Poznanie w zjednoczeniu

Lectio divina to naprawdę droga. Popłynęło już tyle słów, a dopiero dochodzę do punktu dnia, który w klasztorze określamy jako „lectio divina”. Jest to godzina przeznaczona na indywidualne czytanie, rozważanie i modlitwę Słowem Pańskim.
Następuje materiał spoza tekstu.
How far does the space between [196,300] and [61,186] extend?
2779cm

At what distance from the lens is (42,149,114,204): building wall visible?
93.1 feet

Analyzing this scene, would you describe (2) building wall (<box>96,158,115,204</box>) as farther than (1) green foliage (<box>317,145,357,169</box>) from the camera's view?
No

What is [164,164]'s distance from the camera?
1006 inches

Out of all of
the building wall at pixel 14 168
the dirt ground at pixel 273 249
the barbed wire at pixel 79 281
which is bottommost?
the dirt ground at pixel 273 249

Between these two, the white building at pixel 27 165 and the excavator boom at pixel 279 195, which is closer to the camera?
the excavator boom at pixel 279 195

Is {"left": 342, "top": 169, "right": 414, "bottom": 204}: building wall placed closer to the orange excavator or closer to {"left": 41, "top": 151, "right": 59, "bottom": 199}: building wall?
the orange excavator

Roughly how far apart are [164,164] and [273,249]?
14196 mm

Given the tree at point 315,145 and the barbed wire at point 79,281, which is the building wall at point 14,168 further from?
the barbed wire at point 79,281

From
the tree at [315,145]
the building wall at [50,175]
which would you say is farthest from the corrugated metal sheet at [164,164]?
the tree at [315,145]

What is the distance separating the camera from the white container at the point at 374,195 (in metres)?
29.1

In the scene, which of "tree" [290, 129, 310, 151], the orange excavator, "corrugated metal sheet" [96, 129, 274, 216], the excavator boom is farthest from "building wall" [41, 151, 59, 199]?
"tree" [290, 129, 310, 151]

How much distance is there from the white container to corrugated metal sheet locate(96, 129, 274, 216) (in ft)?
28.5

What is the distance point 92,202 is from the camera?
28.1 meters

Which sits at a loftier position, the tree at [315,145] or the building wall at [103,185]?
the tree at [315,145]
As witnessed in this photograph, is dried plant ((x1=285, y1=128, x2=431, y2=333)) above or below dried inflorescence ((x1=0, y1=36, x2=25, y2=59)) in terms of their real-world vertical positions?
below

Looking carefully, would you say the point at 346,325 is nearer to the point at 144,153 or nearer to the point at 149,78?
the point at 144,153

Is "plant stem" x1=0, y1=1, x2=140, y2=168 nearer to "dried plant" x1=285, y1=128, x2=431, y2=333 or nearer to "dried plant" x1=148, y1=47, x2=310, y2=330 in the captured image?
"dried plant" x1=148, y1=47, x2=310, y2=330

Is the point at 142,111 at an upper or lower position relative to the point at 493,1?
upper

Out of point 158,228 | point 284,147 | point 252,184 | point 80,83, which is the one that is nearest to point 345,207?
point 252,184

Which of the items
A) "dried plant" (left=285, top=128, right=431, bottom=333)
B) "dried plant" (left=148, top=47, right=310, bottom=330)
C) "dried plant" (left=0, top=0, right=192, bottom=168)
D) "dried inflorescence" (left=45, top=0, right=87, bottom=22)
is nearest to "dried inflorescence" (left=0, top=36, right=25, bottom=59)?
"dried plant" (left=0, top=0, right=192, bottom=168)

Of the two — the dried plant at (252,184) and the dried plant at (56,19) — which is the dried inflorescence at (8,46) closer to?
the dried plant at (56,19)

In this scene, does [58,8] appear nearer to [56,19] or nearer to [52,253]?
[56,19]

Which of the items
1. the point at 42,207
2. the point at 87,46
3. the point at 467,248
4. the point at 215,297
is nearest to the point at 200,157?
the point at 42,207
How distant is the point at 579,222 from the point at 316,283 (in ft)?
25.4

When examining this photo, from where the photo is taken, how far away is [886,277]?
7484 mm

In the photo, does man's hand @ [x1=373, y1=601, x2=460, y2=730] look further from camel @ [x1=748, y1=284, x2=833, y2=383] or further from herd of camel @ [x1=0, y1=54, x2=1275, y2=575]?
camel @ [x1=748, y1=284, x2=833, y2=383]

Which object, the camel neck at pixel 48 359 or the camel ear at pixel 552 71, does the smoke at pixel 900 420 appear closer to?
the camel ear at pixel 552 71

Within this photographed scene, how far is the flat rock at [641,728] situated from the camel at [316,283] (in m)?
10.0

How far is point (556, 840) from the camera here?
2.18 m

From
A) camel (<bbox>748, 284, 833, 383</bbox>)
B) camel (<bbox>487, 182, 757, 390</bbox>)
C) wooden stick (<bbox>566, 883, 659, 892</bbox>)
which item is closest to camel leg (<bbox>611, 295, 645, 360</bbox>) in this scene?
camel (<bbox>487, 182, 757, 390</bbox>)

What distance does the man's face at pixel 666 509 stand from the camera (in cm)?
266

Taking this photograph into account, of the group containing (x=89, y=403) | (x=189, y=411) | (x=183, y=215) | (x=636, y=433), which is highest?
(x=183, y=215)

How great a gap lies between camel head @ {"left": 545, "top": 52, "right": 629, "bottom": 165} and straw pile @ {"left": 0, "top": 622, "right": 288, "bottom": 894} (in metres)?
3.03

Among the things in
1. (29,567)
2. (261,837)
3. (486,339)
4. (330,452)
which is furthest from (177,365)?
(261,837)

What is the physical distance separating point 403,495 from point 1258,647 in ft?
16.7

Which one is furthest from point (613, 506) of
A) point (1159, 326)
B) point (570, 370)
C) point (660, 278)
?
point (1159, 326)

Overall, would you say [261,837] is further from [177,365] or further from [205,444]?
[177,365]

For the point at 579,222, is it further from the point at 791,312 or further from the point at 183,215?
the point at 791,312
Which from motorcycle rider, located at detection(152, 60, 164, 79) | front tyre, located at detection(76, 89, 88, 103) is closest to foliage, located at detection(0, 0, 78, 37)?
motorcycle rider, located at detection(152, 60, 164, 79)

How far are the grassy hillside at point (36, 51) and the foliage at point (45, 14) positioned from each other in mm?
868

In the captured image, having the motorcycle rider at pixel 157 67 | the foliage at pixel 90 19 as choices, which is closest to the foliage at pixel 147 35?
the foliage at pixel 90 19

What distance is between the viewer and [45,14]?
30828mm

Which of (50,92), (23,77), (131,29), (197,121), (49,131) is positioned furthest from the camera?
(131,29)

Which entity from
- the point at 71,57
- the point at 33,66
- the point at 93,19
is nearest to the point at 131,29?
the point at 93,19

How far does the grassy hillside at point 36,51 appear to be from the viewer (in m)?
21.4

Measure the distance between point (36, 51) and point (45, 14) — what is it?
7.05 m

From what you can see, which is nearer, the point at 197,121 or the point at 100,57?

Celem życia mniszego i celem lectio divina jest poznawać Pana. Chodzi tu o poznanie w rozumieniu biblijnym. Osobę najpełniej się poznaje, gdy się z nią jednoczy, łączy się z jej myślami, troskami, życiem, dochodząc do coraz głębszego zrozumienia. Lectio ma prowadzić do poznania Pana Jezusa właśnie na drodze zjednoczenia i upodobnienia się do Niego. Aby to było możliwe potrzebujemy pomocy Ducha Świętego.